## start Data to process

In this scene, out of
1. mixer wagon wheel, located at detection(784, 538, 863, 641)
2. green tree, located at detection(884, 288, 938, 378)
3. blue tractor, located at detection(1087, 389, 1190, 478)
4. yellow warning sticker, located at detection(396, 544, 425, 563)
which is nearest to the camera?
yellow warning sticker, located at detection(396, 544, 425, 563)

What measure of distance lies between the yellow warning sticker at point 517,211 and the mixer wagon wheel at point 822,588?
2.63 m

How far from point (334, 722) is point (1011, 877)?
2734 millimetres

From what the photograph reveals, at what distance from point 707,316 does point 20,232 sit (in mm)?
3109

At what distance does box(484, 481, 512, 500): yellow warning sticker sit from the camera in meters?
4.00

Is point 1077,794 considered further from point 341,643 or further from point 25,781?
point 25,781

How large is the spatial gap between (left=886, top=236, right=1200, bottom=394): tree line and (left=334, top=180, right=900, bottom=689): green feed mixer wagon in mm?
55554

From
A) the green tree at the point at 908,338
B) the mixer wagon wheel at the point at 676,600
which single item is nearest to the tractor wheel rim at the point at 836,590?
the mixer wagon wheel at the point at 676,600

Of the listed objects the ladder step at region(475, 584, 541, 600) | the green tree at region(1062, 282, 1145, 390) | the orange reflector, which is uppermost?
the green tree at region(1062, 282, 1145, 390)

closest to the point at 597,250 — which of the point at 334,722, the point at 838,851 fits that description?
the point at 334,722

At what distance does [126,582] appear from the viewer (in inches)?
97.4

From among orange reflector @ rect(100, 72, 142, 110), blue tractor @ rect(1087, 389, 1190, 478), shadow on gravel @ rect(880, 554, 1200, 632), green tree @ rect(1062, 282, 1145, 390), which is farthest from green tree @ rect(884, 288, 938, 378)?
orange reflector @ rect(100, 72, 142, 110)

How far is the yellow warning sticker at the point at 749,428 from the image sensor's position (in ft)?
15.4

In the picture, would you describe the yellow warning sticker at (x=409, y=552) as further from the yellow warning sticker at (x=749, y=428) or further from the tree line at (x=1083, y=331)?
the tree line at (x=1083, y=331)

## end Data to process

• [Exercise requirements]:
Restate every record exactly, leaving nothing out.

• [Written reply]:
In this scene, out of
1. mixer wagon wheel, located at detection(784, 538, 863, 641)
2. green tree, located at detection(884, 288, 938, 378)
3. blue tractor, located at detection(1087, 389, 1190, 478)
4. yellow warning sticker, located at detection(396, 544, 425, 563)
which is nearest to the camera?
yellow warning sticker, located at detection(396, 544, 425, 563)

What measure of distance lies between the yellow warning sticker at point 517,211 and the mixer wagon wheel at point 822,588?
2.63 m

How far from point (334, 722) is point (1011, 877)?
2734 millimetres

From what the photograph reveals, at what distance from point 707,316 does point 20,232 sit (in mm)?
3109

At what distance does box(484, 481, 512, 500): yellow warning sticker sit from the camera in meters?
4.00

Is point 1077,794 considered further from point 341,643 or further from point 25,781?
point 25,781

How large is the spatial gap between (left=886, top=236, right=1200, bottom=394): tree line and (left=334, top=180, right=900, bottom=689): green feed mixer wagon in mm?
55554

From
A) the green tree at the point at 908,338
B) the mixer wagon wheel at the point at 676,600
which single item is nearest to the tractor wheel rim at the point at 836,590?
the mixer wagon wheel at the point at 676,600

Of the listed objects the ladder step at region(475, 584, 541, 600) | the green tree at region(1062, 282, 1145, 390) | the orange reflector, which is uppermost?
the green tree at region(1062, 282, 1145, 390)

closest to the point at 597,250 — which of the point at 334,722, the point at 838,851 fits that description?
the point at 334,722

At what distance does [126,582] appear from the viewer (in inches)?
97.4

From among orange reflector @ rect(100, 72, 142, 110), blue tractor @ rect(1087, 389, 1190, 478), shadow on gravel @ rect(880, 554, 1200, 632), green tree @ rect(1062, 282, 1145, 390), which is farthest from green tree @ rect(884, 288, 938, 378)?
orange reflector @ rect(100, 72, 142, 110)

How far is the yellow warning sticker at the point at 749,428 from the image sensor's position (in ft)?
15.4

In the picture, would you describe the yellow warning sticker at (x=409, y=552) as further from the yellow warning sticker at (x=749, y=428) or further from the tree line at (x=1083, y=331)?
the tree line at (x=1083, y=331)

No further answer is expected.